Imagine sitting at your local Starbucks restaurant or enjoying drinks at your favorite bar with friends and a drone blows half the place up because President Obama thinks he has the authority to conduct drone military strikes here at home on his own people. Senator Paul Rand Paul tried to put the brakes on President Obama’s “license to kill” obsession by filibustering John Brennan’s CIA nomination March 6, 2013.
That’s right Senator Paul exercised his right as a member of Congress, enshrined in the United States Constitution, to draw attention to a very serious matter. When the Senate was set to vote on John Brennan’s nomination for head of the CIA, Paul led a 13-hour filibuster against the nomination demanding Obama put in writing he would never use drones kill Americans not involved in combat.
Why did Paul take such a bold stand? Attorney General Eric Holder wrote a letter indicating the president has the power to conduct drone strikes on American soil but “has no intention of doing so.” “No intention” isn’t the same as “won’t ever” and Paul rode herd on this administration’s frightening interpretation of its executive war powers.
“You should be charged, you should be imprisoned if they can make the charges stick. But they shouldn’t just drop a Hellfire missile on your café experience,” declared Paul on the Senate floor.
Why is it a big deal? Drones kill innocent people as they obliterate the bad guys. According to a Stanford/New York University report Living Under Drones “from June 2004 to September 2012, drone strikes killed 2,562 - 3,325 people in Pakistan, of whom 474 - 881 were civilians, including 176 children.” The report found the strikes injured another 1,228 - 1,362 individuals. In war zones abroad some level of civilian loss may be acceptable but not here at home. No way. No how.

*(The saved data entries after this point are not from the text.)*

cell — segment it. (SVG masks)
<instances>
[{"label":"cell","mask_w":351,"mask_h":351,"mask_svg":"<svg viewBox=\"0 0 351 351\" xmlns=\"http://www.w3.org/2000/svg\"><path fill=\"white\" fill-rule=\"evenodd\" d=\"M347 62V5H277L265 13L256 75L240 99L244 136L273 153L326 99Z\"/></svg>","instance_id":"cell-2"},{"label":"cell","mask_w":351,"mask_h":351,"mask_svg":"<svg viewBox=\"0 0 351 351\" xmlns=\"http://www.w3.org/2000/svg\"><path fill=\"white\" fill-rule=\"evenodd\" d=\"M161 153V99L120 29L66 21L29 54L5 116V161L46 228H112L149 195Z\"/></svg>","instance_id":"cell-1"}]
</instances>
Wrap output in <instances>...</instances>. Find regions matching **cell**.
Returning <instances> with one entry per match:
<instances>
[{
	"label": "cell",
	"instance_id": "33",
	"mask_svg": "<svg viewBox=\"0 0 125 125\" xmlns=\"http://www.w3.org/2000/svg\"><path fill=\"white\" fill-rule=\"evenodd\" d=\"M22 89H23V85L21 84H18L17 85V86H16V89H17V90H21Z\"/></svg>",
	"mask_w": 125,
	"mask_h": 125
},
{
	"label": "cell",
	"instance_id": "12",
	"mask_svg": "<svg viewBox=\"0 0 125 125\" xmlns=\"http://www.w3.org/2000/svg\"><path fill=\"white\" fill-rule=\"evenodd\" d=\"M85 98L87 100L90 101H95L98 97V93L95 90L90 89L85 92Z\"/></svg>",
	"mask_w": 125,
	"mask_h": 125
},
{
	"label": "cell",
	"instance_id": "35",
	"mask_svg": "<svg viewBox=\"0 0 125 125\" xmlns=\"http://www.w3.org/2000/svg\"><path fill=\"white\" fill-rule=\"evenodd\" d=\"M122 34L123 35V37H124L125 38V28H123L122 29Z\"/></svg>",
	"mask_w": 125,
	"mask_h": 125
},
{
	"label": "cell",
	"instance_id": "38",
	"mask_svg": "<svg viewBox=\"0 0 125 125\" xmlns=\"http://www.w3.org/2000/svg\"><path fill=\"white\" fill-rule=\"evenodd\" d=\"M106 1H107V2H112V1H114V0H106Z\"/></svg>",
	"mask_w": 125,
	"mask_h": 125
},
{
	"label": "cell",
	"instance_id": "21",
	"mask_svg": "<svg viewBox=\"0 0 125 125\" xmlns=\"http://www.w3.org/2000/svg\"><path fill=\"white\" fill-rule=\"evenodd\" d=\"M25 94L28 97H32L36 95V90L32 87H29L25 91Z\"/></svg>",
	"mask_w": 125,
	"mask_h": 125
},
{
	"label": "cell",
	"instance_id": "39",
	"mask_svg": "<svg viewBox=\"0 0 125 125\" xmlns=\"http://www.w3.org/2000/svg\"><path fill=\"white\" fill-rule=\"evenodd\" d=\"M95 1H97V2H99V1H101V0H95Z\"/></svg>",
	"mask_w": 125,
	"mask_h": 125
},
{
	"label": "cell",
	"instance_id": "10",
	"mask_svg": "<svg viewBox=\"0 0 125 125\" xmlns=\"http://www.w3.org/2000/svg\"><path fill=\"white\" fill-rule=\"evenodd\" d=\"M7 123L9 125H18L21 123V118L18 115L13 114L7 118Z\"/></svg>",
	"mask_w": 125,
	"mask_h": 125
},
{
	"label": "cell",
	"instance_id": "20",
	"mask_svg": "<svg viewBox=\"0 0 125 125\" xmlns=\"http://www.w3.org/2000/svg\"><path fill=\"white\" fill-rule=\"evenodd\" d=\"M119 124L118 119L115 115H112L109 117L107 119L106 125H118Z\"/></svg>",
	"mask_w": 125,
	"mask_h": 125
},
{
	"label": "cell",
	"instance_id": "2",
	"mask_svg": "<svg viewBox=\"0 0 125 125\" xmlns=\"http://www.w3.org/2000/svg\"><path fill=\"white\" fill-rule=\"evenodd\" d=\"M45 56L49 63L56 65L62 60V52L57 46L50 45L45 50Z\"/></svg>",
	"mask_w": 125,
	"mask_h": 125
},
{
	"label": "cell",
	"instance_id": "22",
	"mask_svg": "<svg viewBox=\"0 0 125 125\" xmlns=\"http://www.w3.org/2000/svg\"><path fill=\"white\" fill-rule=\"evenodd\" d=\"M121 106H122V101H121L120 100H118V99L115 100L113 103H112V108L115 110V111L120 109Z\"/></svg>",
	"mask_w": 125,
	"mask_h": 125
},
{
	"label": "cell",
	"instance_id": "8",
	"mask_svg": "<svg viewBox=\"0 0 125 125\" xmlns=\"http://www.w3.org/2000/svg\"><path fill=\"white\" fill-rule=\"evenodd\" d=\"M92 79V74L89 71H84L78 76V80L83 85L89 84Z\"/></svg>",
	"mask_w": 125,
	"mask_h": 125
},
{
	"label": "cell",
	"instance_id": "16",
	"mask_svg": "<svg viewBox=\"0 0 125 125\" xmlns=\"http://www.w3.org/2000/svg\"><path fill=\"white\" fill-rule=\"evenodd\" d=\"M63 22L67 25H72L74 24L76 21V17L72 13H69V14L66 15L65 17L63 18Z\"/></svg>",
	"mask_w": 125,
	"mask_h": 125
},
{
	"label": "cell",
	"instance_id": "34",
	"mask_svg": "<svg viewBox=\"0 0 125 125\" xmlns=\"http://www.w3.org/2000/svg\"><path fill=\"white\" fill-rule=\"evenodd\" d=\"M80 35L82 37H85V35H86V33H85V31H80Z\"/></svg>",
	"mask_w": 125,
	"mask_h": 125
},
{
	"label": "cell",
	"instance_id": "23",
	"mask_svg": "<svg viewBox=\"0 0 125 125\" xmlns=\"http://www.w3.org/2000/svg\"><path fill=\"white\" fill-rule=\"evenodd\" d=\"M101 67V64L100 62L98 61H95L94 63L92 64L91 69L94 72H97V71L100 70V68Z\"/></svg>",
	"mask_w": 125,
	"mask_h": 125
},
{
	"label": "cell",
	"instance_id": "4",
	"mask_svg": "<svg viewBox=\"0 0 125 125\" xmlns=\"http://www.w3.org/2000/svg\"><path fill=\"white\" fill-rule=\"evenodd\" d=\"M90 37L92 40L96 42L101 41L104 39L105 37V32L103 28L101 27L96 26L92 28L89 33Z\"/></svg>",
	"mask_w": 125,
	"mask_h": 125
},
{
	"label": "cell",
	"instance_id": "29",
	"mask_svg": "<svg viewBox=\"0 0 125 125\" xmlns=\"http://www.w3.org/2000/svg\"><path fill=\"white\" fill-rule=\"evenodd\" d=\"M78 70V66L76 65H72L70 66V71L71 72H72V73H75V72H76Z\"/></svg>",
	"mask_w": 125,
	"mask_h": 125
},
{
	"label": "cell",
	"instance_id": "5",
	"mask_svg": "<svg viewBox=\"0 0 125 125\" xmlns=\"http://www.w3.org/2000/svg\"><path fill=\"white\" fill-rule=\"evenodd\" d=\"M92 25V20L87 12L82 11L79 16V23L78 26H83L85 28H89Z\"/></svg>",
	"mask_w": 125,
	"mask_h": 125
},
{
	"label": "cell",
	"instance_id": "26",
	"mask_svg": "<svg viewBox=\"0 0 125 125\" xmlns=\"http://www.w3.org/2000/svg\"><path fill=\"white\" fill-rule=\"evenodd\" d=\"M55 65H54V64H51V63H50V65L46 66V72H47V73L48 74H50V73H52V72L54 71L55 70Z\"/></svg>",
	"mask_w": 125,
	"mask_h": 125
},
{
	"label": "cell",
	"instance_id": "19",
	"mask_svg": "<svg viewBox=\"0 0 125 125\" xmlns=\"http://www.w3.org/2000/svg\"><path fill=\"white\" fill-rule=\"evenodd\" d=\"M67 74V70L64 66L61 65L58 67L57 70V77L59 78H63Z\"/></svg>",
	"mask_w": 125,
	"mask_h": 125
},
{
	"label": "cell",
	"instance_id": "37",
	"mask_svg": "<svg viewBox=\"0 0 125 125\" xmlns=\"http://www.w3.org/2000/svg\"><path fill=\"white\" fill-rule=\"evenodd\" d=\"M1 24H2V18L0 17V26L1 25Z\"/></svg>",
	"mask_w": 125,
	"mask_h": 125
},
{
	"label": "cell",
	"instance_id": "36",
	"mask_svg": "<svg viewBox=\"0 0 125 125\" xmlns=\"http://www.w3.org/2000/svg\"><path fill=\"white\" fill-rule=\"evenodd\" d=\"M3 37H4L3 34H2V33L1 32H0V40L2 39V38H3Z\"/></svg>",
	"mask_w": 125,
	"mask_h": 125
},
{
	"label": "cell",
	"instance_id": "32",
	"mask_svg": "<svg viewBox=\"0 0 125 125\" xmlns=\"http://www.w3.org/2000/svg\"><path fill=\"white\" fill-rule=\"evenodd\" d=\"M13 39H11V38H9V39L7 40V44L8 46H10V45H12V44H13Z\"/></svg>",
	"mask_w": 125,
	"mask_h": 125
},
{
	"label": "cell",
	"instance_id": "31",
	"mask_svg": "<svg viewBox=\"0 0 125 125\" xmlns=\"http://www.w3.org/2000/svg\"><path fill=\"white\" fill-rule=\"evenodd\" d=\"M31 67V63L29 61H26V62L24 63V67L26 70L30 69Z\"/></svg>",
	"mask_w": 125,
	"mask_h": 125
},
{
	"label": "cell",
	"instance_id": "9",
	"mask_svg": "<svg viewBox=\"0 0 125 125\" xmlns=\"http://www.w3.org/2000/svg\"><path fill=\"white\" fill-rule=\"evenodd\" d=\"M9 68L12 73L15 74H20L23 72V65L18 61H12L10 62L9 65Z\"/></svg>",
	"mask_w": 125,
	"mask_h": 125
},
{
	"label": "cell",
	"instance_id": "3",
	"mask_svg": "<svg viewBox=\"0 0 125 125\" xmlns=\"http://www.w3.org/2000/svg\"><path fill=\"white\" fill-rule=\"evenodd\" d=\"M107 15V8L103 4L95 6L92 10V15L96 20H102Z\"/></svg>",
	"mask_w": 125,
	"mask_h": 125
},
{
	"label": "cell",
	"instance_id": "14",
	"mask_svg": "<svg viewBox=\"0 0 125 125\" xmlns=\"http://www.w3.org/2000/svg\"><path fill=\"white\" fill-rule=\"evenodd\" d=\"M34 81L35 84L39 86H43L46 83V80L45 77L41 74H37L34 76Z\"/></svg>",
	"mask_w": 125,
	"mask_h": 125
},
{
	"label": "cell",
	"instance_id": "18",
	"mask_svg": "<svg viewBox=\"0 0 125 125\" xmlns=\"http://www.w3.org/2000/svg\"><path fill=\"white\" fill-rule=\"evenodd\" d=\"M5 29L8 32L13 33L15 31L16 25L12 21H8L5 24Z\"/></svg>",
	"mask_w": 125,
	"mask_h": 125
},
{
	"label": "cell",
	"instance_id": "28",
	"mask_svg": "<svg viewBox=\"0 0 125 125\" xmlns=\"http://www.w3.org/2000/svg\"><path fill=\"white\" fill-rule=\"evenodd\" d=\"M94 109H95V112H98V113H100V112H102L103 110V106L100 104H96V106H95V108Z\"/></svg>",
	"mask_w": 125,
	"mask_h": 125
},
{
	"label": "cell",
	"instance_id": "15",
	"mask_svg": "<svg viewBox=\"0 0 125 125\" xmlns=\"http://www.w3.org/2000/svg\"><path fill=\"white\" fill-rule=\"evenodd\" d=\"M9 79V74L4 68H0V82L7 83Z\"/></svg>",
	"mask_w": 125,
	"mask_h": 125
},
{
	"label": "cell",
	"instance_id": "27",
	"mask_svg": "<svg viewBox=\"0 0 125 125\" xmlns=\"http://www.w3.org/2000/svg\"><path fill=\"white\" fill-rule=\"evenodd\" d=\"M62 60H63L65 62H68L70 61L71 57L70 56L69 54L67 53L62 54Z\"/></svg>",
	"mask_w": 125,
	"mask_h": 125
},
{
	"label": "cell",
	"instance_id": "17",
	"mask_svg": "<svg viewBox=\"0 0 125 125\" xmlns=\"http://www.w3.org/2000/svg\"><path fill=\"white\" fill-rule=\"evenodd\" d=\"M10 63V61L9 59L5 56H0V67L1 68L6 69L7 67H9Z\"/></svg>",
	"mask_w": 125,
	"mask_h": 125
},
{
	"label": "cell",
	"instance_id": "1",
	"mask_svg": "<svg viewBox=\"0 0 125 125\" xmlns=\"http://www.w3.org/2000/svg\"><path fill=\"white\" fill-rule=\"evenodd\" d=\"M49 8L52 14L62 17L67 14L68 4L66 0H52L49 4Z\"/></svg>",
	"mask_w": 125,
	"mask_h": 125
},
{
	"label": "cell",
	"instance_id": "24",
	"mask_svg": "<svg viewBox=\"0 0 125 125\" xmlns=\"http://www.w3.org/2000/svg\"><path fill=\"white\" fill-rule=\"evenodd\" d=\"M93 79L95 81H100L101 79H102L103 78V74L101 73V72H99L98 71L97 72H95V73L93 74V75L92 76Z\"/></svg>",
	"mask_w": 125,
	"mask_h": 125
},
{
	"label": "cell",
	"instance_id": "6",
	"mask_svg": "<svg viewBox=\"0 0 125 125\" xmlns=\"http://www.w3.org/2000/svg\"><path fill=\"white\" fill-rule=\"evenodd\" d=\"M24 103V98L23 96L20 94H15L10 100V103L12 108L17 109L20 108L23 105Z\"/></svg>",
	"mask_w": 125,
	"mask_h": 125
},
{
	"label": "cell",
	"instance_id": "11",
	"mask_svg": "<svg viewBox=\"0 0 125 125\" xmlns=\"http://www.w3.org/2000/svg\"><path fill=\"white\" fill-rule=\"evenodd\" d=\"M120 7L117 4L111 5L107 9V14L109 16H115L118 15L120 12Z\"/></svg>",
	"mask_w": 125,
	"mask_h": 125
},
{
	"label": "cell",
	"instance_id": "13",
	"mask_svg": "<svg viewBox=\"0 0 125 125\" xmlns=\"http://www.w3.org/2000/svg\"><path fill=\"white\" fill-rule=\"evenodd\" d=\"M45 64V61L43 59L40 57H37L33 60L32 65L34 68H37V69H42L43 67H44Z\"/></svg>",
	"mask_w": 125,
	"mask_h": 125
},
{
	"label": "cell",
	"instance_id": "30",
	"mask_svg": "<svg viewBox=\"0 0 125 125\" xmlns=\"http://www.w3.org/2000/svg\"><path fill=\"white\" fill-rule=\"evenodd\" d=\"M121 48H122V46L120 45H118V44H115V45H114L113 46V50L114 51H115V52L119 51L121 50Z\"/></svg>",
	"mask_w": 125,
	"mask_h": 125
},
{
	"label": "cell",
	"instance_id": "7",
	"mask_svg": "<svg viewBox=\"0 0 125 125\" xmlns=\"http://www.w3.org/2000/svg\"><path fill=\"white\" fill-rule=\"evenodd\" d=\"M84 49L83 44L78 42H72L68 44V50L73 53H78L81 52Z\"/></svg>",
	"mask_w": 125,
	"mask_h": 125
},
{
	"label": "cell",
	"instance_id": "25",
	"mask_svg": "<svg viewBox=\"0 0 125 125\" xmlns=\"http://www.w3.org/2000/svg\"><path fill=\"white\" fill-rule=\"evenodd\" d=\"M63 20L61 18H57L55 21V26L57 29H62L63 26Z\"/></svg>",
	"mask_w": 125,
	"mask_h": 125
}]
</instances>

In its haughty attempt to castigate Paul, the Wall Street Journal noted that under our war laws, the government can “target enemy combatants anywhere, anytime.” A US citizen can be declared an enemy combatant by the President “if he belongs to an entity –a government, say, or a terrorist network like al Qaeda” that is at war with the United States. The Journal and Holder’s interpretation of it’s ability to use drones on Americans here at home versus conventional means of capture, interrogate, find guilty, and punish seems to be in the over-reach zone.